DAMON ALBARN, “Everyday Robots” (Parlophone, 2014)

damon albarnChe qualcosa fosse cambiato lo si era capito nel 2007 con il progetto The Good, The Bad And The Queen: sulla soglia dei 40 anni il frontman di gruppi freschi freschi come i Blur e i Gorillaz si era avventurato in un progetto decadente che nulla aveva a che fare con il pop che lo aveva contraddistinto fino ad allora. Ora, sette anni più tardi, questo “Everyday Robots” può essere considerato una continuazione di quel discorso in altra forma: più personale, confidenziale, quasi confessoria. E ancora più matura. Se infatti anche in The Good The Bad And The Queen Albarn era solo un componente della band, seppur fondamentale, e doveva quindi amalgamarsi con personalità fortissime come quella di Simonon e degli altri componenti, la sua vera anima poteva rimanere ancora (un po’) celata.

In “Everyday Robots” invece non c’è più spazio per essere primus inter pares. Damon mette nero su bianco la sua personale visione attuale e non ci sono più gregari accanto, c’è solo lui. Un po’ come nella vita, che all’età di Damon gli amici hanno le proprie famiglie e non è più tempo del “gruppo”. Del resto l'”artista Albarn” non aveva nulla da dimostrare, lo si era capito da tempo quanta sostanza celasse il viso più sbarazzino dei ’90s. Non si era però ancora cimentato in questa veste da crooner e non si era messo così a nudo.

E il risultato è piuttosto stupefacente: uno spleen post-tecnologico in cui vengono utilizzati vari linguaggi e soprattutto vari strumenti, pianoforti jazzy e percussioni africane, qualche cassa digitale, molti cori (con le collaborazioni vocali di Brian Eno in “You and Me” e nella gospel “Heavy Seas of Love” e di Bat for Lashes” in “The Selfish Giant”), il tutto in un’ottica minimale e precisa.
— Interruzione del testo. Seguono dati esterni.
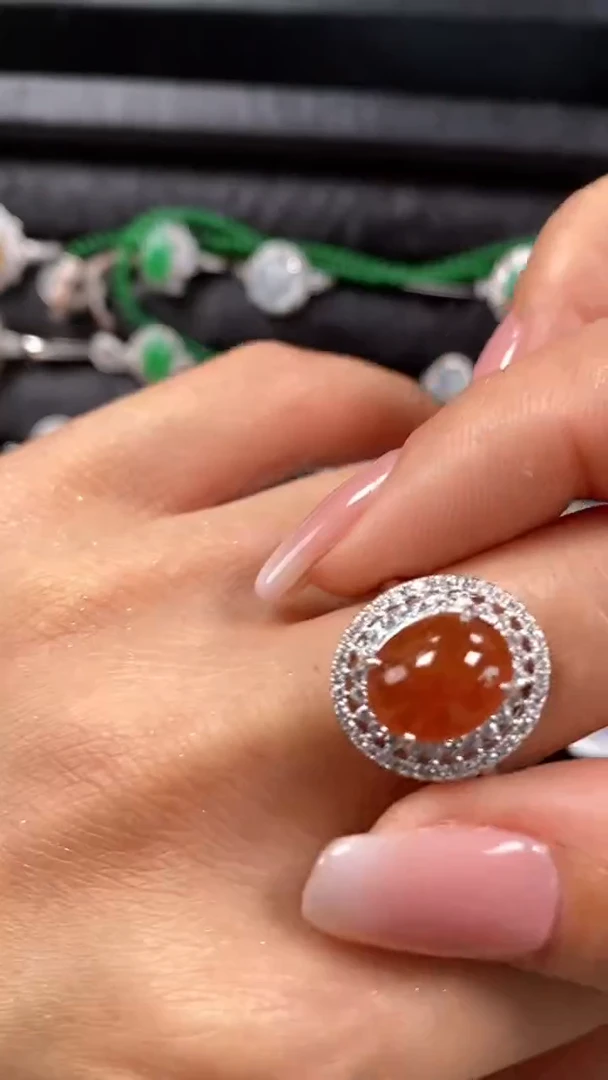 【闪购商品】翡翠戒指银S925镶嵌8360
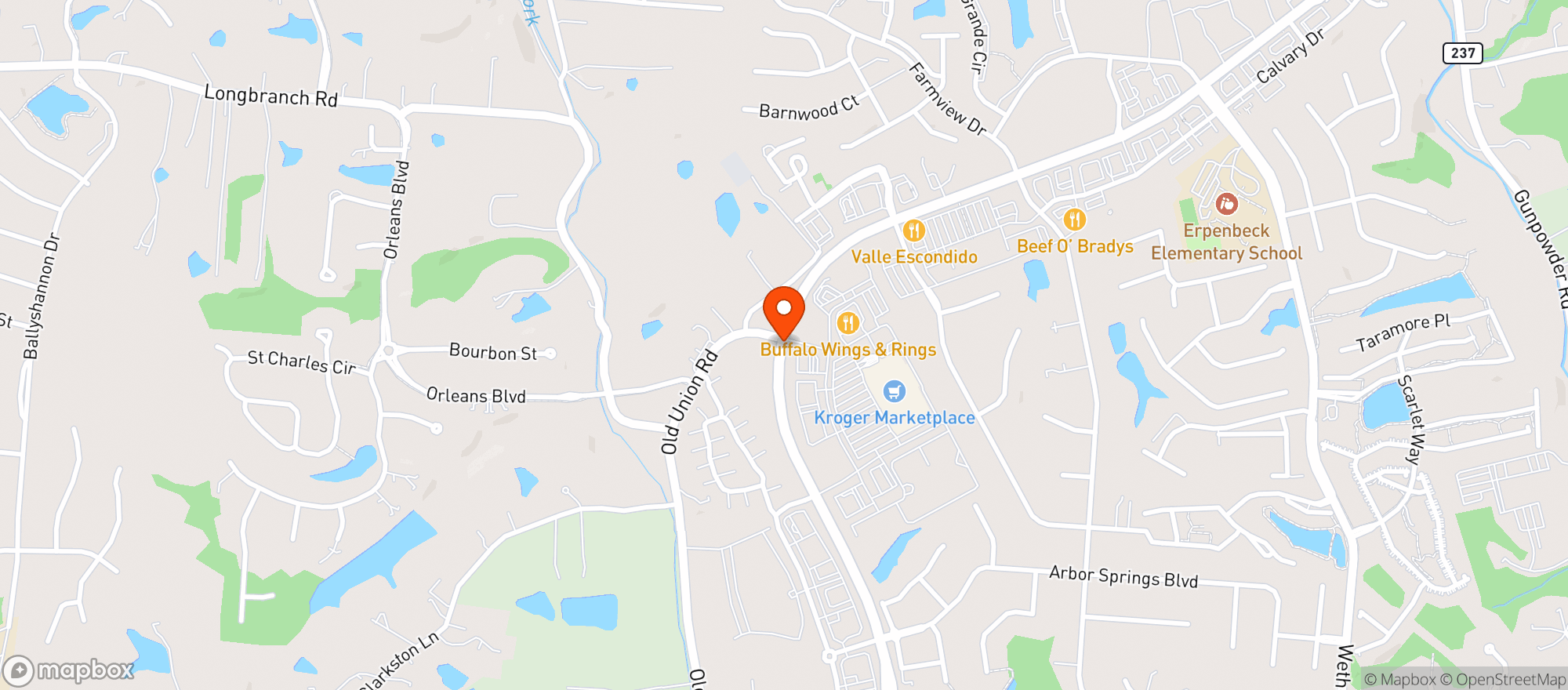 Map showing Kroger Liquors #454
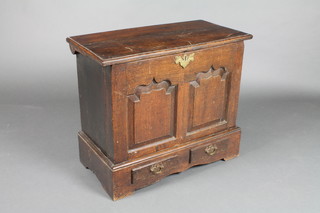 A 17th Century style miniature oak mule chest with hinged lid, the base fitted 2 long drawers 23"h x 27"w x 13"d  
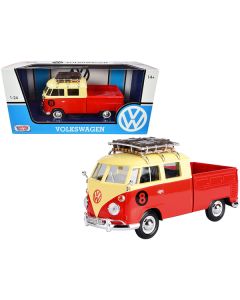 Volkswagen Type 2 (T1) #8 Pickup Truck with Roof Rack and Luggage Red and Yellow 1/24 Diecast Model Car by Motormax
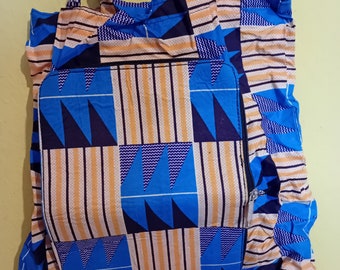 Reusable and foldable shopping bag with African fabric, pencil case shopping bag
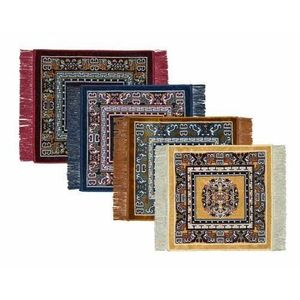 Alfombra Grande y Suave de 24x24 Pulgadas para Hotel u Hogar, de Poliéster de Pelo Largo, con Estampado Marrón/Rojo - Product Image 1
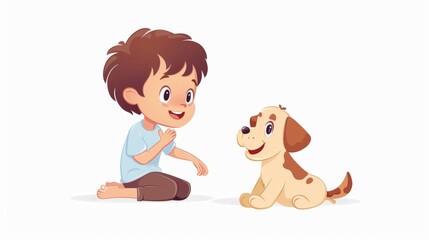 Vector illustration of cute dog and little kid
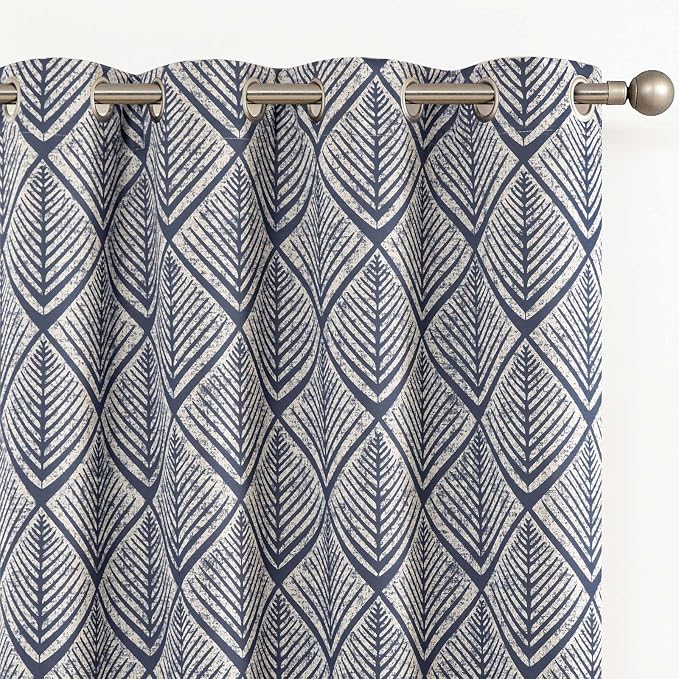 jinchan Blue Blackout Curtains Geometric Patterns Grommet 90 inch 2 Panels | by JINCHAN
C’è un lavoro di sottrazione, più che di aggiunta, quasi a voler significare che la maturità porta in dote una maggiore nitidezza, una visione più lucida.

E’ importante “Everyday Robots”, perché attesta che Damon Albarn possiede una cifra stilistica parificabile a grandi artisti “solisti” che fin dall’inizio hanno messo la loro faccia e il loro nome stampato sui dischi. Fuoriclasse come Nick Cave, e non avremmo mai pensato – fino a prima del 2007 – di poter rimarcare le vicinanze tra due storie così diverse. E anche come Beck, altro personaggio dei Nineties comunque lontano anni luce, come sensibilità e provenienza, da Albarn, tornato anche lui quest’anno con un approccio spoglio ed essenziale. Con una curiosità: sia in “Everyday Robots” che in “Morning Phase” ci sono due brevi pezzi strumentali (“Parakeet” e “Seven High” / “Cycle” e “Phase”) che interrompono il discorso “verbale” dei vari cantati del disco, e si potrebbe pensare che in questa scelta si celi la vera maturità dei due.

Alle volte, più che tante parole, contano gli sguardi e i non-detti.